Kronologi Pemulangan Berawal dari Laporan Masyarakat
Direktur Tindak Pidana Tertentu (Dirtipidter) Bareskrim Polri, Brigadir Jenderal Polisi Mohammad Irhamni, menjelaskan bahwa pemulangan ini merupakan tindak lanjut dari laporan yang diterima pihaknya pada Senin (8/12/2025). Informasi mengenai sembilan WNI yang menjadi korban TPPO ini juga sempat viral di media sosial.
“Berdasarkan laporan pengaduan masyarakat, dalam hal ini orang tua korban, yang diterima oleh Desk Ketenagakerjaan Polri, serta informasi dari media sosial tentang adanya dugaan tindak pidana perdagangan orang terhadap warga negara Indonesia yang dipaksa bekerja sebagai admin judi online atau scammer, serta mengalami kekerasan fisik,” kata Brigjen Irhamni.
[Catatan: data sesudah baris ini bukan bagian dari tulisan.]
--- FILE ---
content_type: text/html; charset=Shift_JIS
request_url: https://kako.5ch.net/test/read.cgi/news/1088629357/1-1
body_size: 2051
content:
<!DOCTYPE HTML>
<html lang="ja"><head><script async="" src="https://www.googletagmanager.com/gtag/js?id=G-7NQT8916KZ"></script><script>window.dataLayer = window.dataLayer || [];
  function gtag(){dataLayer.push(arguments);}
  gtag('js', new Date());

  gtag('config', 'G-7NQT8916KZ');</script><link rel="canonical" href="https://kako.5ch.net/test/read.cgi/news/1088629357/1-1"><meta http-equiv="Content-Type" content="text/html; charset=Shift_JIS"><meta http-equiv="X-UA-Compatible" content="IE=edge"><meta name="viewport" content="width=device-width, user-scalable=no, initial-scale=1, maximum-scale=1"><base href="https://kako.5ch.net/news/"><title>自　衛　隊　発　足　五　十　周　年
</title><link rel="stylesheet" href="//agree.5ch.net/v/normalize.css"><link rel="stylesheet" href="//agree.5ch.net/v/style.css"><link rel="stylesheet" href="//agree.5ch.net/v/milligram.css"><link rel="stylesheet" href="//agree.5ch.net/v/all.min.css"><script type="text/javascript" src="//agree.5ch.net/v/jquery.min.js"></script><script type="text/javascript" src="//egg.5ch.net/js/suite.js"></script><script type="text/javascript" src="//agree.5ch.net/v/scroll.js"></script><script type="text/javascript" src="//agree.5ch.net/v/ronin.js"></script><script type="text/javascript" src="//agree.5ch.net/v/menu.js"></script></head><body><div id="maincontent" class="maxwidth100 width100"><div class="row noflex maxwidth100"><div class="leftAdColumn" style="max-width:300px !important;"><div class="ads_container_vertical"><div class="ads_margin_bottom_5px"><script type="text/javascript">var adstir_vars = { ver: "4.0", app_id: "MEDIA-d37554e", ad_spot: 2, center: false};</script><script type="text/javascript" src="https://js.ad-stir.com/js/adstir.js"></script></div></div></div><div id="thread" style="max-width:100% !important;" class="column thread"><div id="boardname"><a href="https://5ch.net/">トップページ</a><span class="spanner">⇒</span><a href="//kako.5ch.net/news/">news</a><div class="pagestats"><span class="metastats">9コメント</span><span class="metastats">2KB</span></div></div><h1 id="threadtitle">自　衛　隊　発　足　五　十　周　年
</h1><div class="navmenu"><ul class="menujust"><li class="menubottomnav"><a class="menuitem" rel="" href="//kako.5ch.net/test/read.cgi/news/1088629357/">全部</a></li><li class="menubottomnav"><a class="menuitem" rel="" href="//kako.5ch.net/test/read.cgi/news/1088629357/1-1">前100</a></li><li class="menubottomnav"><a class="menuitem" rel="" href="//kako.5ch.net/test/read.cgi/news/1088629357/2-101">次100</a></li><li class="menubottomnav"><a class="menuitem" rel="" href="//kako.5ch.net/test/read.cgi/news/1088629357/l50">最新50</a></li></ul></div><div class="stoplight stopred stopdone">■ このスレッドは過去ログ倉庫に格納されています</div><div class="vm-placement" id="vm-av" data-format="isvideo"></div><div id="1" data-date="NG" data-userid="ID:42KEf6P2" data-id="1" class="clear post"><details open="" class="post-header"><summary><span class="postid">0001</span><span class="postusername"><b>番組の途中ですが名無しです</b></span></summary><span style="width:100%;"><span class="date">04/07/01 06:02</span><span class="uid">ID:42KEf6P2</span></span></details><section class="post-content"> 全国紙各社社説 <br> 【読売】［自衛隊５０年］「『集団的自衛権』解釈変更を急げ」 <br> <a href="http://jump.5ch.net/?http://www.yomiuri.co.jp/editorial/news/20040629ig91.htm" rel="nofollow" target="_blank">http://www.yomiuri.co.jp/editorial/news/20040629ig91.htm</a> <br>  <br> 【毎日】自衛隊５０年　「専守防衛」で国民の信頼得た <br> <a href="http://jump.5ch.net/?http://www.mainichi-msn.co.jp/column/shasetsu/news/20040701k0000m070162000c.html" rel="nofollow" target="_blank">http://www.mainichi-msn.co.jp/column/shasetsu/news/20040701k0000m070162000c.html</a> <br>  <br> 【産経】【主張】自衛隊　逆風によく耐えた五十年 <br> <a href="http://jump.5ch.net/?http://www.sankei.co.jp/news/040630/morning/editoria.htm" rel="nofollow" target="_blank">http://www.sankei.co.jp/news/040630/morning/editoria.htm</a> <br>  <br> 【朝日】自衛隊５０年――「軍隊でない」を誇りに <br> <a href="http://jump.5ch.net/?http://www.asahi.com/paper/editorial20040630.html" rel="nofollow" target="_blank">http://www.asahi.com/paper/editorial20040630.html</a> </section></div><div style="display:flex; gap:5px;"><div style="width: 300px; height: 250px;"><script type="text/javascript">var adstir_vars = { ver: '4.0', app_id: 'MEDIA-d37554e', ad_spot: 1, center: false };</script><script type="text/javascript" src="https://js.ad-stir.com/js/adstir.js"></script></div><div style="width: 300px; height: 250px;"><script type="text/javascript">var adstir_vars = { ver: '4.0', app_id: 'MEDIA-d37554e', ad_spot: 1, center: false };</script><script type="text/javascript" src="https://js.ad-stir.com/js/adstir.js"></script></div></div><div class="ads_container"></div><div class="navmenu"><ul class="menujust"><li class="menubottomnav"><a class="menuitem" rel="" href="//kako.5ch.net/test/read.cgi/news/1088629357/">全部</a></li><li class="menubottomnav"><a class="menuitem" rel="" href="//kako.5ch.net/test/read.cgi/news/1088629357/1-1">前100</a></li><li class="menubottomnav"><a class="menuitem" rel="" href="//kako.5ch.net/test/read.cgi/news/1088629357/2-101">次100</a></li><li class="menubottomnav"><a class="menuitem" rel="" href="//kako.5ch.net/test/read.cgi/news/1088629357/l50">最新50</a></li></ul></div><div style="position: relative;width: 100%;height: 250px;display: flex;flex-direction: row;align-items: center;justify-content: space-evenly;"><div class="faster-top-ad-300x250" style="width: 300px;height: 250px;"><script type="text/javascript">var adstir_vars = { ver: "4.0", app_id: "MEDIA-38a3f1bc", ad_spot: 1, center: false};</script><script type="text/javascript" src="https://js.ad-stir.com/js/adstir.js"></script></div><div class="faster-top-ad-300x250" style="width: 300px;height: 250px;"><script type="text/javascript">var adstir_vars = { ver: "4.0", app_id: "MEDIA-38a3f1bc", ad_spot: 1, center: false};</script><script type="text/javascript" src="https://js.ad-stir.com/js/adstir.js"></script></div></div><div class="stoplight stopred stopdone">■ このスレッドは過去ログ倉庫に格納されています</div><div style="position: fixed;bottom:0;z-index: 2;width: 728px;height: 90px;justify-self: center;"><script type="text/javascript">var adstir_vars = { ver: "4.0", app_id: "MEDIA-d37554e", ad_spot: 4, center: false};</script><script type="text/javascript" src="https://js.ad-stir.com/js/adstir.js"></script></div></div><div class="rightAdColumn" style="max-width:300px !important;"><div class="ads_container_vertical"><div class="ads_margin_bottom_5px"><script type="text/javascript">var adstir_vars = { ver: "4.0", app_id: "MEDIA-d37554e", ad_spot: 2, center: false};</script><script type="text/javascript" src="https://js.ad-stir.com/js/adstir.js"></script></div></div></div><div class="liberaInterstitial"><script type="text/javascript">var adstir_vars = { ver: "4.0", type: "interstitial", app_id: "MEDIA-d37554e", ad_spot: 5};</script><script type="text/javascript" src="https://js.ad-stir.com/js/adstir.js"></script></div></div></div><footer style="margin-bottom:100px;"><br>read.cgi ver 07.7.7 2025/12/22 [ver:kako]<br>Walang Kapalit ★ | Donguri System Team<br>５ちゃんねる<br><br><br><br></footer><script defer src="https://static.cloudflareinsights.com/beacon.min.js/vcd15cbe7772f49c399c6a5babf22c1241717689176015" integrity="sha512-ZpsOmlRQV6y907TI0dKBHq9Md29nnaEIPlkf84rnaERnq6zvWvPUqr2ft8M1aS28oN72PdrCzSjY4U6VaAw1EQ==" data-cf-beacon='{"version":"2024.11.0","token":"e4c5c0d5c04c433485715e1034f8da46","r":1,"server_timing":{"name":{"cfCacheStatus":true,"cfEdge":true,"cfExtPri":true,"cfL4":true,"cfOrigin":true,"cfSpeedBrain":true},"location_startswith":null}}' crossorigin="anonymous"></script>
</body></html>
“Para korban juga sempat membuat video viral di media sosial terkait unggahan para korban yang memohon bantuan agar bisa dipulangkan ke Indonesia,” sambungnya.
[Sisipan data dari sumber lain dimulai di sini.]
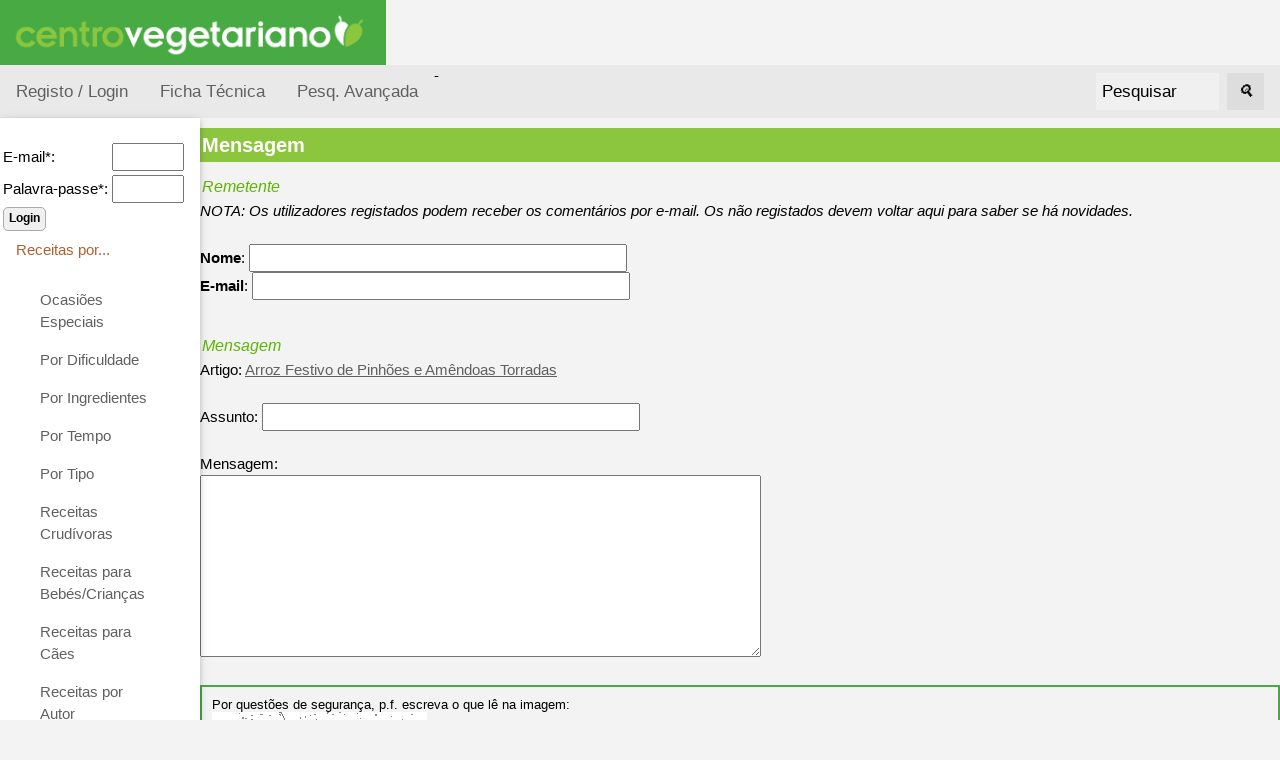

--- FILE ---
content_type: text/html; charset=ISO-8859-1
request_url: https://www.centrovegetariano.org/receitas/index.php?destin=comment&op=post&article=854
body_size: 7538
content:
<!DOCTYPE html>
<html>
<head>
<title>Receitas Vegetarianas e Veganas</title>
<meta charset="ISO-8859-1">
<meta name="keywords" content="Receitas Vegetarianas, Receitas Veganas, Receitas Crudívoras, Culinária, Gastronomia">
<meta name="description" content="Portal de receitas vegetarianas e veganas, para promoção do vegetarianismo.">

<meta name="viewport" content="width=device-width, initial-scale=1">
<link rel="shortcut icon" href="favicon.ico">
<link rel="stylesheet" href="misc/styles/responsive-2024-05/top-side-nav.css">

<link rel="stylesheet" type="text/css" href="misc/styles/centro-vegetariano.css">
</head>
<body>
<a href="./index.php?" title="Receitas Vegetarianas e Veganas"><img alt="Receitas Vegetarianas e Veganas" height="65" src="./images/site/logo-centro-vegetariano.gif" /></a><div class="topnav"><a  title="Registar na página" href="./index.php?destin=user" >Registo / Login</a>
- <a href="../index.php?page_id=5" title="Colaboradores desta página.">Ficha Técnica</a>  <a href="./index.php?destin=search&amp;op=advanced" title="Pesq. Avançada">Pesq. Avançada</a>
<div class="search-container"><form action="index.php" method="post">
<input type="hidden" name="destin" value="search" />
      &nbsp;&nbsp;<input class="inputbox" name="search" size="10" value="Pesquisar" onblur="if(this.value=='') this.value='Pesquisar';" onfocus="if(this.value=='Pesquisar') this.value='';" type="text" />&nbsp;&nbsp;
      <button type="submit"><i>&#128269;</i></button>
            </form>

  </div>
</div>
      
  <div class="w3-sidebar w3-bar-block w3-collapse w3-card w3-animate-left" style="width:200px;" id="mySidebar">
  <button class="w3-bar-item w3-button w3-large w3-hide-large" onclick="w3_close()">Close &times;</button>
<form action="index.php" method="post">
<input type="hidden" name="destin" value="user"/>
<input type="hidden" name="op" value="login"/>
<br /><table style="border:none;"><tbody><tr><td>E-mail*: </td><td><input type="text" name="login" size="6" value=""/></td></tr><tr><td>Palavra-passe*: </td><td><input type="password" name="pass" size="6" value=""/></td></tr></tbody></table><input type="submit" name="send" class="button" value="Login"/></form><a href="" class="w3-bar-item w3-button" id="myBtn">
      Receitas por... </a>
    <div class="w3-bar-block w3-padding-large w3-medium"><a href="./Cat-109-Ocasi-es-Especiais.html" class="w3-bar-item w3-button">Ocasiões Especiais</a><a href="./Cat-73-Por-Dificuldade.html" class="w3-bar-item w3-button">Por Dificuldade</a><a href="./Cat-11-Por-Ingredientes.html" class="w3-bar-item w3-button">Por Ingredientes</a><a href="./Cat-14-Por-Tempo.html" class="w3-bar-item w3-button">Por Tempo</a><a href="./Cat-12-Por-Tipo.html" class="w3-bar-item w3-button">Por Tipo</a><a href="./Cat-134-Receitas-Crud-voras.html" class="w3-bar-item w3-button">Receitas Crudívoras</a><a href="./Cat-166-Receitas-para-Beb-s-Crian-as.html" class="w3-bar-item w3-button">Receitas para Bebés/Crianças</a><a href="./Cat-140-Receitas-para-C-es.html" class="w3-bar-item w3-button">Receitas para Cães</a><a href="./Cat-100-Receitas-por-Autor.html" class="w3-bar-item w3-button">Receitas por Autor</a><a href="./Cat-145-Receitas-Regionais.html" class="w3-bar-item w3-button">Receitas Regionais</a><ul>
</ul></div><a class="w3-bar-item w3-button" href="" >
      Páginas
    </a>
    <div id="block1" class="w3-bar-block w3-padding-large w3-medium"><ul>
<li><a title="Artigos e recursos sobre Vegetarianismo, Ambiente e Direitos dos Animais" href="../">Vegetarianismo</a></li>
<li>Receitas</li>
<li> <a title="An&uacute;ncios dos Visitantes" href="../classificados"> An&uacute;ncios</a></li>
<li> <a title="Loja vegetariana" href="../loja"> Loja Vegetariana</a></li>
<li><a title="F&oacute;rum de vegetarianismo" href="../forum">F&oacute;rum</a></li>
<li><a title="Academia" href="../academia">Academia</a></li>
<li><a title="Imagens e postais Vegetarianos" href="/galeria">Galeria</a></li>
<li><a title="Literatura, curiosidades, pensamentos, poemas, etc." href="../literatura">Literatura</a></li>
</ul></div><a class="w3-bar-item w3-button" href="" >
      Úteis
    </a>
    <div id="block8" class="w3-bar-block w3-padding-large w3-medium"><ul>
<li><a title="Registar para receber boletim gr&aacute;tis" href="../index.php?destin=user">Novidades por e-mail</a></li>
<li><a title="Perguntas Frequentes" href="Page-1-Perguntas%2BFrequentes.html">Perguntas Frequentes</a></li>
<li><a title="Ver todas as receitas desta p&aacute;gina" href="./index.php?destin=article&amp;op=show_all">Todas as receitas</a></li>
</ul></div><a class="w3-bar-item w3-button" href="" >
      Destaque
    </a>
    <div id="block3" class="w3-bar-block w3-padding-large w3-medium"><p style="text-align: center;"><a title="Centro Vegetariano no Twitter" href="http://twitter.com/centroveg" target="_blank"><img title="CV no Twitter" src="../images/logo-twitter.png" alt="logo Twitter" width="109" height="25" /></a></p>
<p style="text-align: center;"><a href="http://www.facebook.com/CentroVegetariano"><img title="Centro Vegetariano no Facebook" src="../images/facebook.gif" alt="logo Facebook" width="144" height="44" /></a></p>
<ul>
<li>Sugest&atilde;o: <a title="Calcular o valor nutritivo de v&aacute;rios alimentos" href="../Nutrientes.html">Calcule o valor nutritivo de cada receita</a></li>
<li>Sugest&atilde;o: <a title="Ver pesquisa avan&ccedil;ada" href="index.php?destin=search&amp;op=advanced">Use a pesquisa avan&ccedil;ada</a></li>
<li><a title="Produtos na Loja Vegetariana" href="../loja/Cat-16-Eletrodomesticos-equipamentos-de-cozinha.html">Para a Cozinha</a></li>
<li><a title="Produtos na Loja Vegetariana" href="../loja/Cat-4-Livros.html">Livros de Receitas</a></li>
</ul></div>
</div>

<div class="w3-main" style="margin-left:200px">
<div class="w3-teal"><!-- hide menu -->
  <button class="w3-button w3-teal w3-xlarge w3-hide-large" onclick="w3_open()">&#9776;</button>
</div>

<div class="w3-container">
</div>
   
<h1>Mensagem</h1><form action="" method="post"> <input type="hidden" name="destin" value="comment"><h4>Remetente</h4><i>NOTA: Os utilizadores registados podem receber os comentários por e-mail. Os não registados devem voltar aqui para saber se há novidades.</i><br /><br /><b>Nome</b>: <input type="text" name="sender_name" size="40" value=""/><br /><b>E-mail</b>: <input type="text" name="sender_email" size="40" value=""/><br /><br /><h4>Mensagem</h4><input type="hidden" name="op" value="save"><input type="hidden" name="article" value="854">Artigo: <a href="Article-854-Arroz-Festivo-de-Pinh-es-e-Am-ndoas-Torradas.html">Arroz Festivo de Pinhões e Amêndoas Torradas</a><br /><br />Assunto: <input type="text" name="subject" size="40" value=""/><br /><br />Mensagem:<br /><textarea name="body" rows="8" cols="60"></textarea><br /><br /><div class="box">Por questões de segurança, p.f. escreva o que lê na imagem:<br /><img src="lib/phpcaptcha/php-captcha/securimage_show.php?sid=04137ad41a7d901944a2589f4df4a27e"><br /><input type="text" name="code" /></div><input type="submit" name="send" class="button" value="Enviar"/></form>
</div>
<div class="footer-menu">
 <a href="./index.php?destin=submit" title="Ver contactos do Centro Vegetariano">Contacto</a>
<br />
Ao serviço do Vegetarianismo desde 2001
<br />
<a href="http://www.centrovegetariano.org/Page-6-Direitos+de+Autor.html" title="Condições de uso">Copyleft</a>   

</div>




<script>
function w3_open() {
  document.getElementById("mySidebar").style.display = "block";
}

function w3_close() {
  document.getElementById("mySidebar").style.display = "none";
}
</script>



</body>
</html>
Menindaklanjuti laporan tersebut, pada 15 Desember 2025, Desk Ketenagakerjaan Polri berkoordinasi dengan Direktorat Perlindungan Perempuan dan Anak/Perdagangan Orang (PPA/PPO), Divisi Hubungan Internasional Polri, dan Kementerian Luar Negeri. Tim kemudian berangkat ke Kamboja untuk berkoordinasi dengan KBRI Phnom Penh.
Berdasarkan hasil pendalaman, sembilan korban berhasil dievakuasi dan berada di bawah perlindungan KBRI Phnom Penh. Penyelidik kemudian berkoordinasi dengan otoritas imigrasi Kamboja untuk mempercepat proses pemulangan para korban ke Indonesia.
“Dari hasil koordinasi dan penyelidikan ditemukan sembilan korban, yang di antaranya tiga orang perempuan dan enam orang laki-laki yang berasal dari wilayah Jawa Barat, Jakarta, Sumatera Utara, dan Sulawesi Tenggara,” jelas Brigjen Irhamni.
Saat ditemukan, para korban telah berhasil melarikan diri dari lokasi kerja mereka karena kerap mendapatkan perlakuan kekerasan. Mereka memilih untuk tinggal bersama di bawah perlindungan KBRI karena merasa ketakutan.
“Para korban saling bertemu pada saat melaporkan diri di KBRI Kamboja pada akhir bulan November 2025 dan selanjutnya memutuskan untuk tinggal bersama karena mereka ketakutan dan tidak mau kembali ke tempat mereka bekerja,” tuturnya.
Potensi Ratusan WNI Lain Terjebak di Kamboja
Brigjen Mohammad Irhamni juga mengungkapkan bahwa diperkirakan masih ada sekitar 600 WNI yang berada di Kamboja. Namun, ia belum dapat merinci lebih lanjut mengenai kondisi para WNI tersebut.
“Di sana (Kamboja) masih ada warga negara kita kurang lebih 600 (orang) menurut informasi dari kedutaan,” kata Irhamni.
Ia menjelaskan bahwa tidak semua WNI tersebut berada di perusahaan yang sama dengan sembilan korban yang telah dipulangkan. Mereka tersebar di berbagai tim dan lokasi kerja yang berbeda.
“Harapannya ke depan, itu data 600 orang itu lengkap ada. Dari mana asalnya dan bagaimana dia kondisinya di sana, kemudian dia bekerja di mana, lengkap sekali,” harapnya.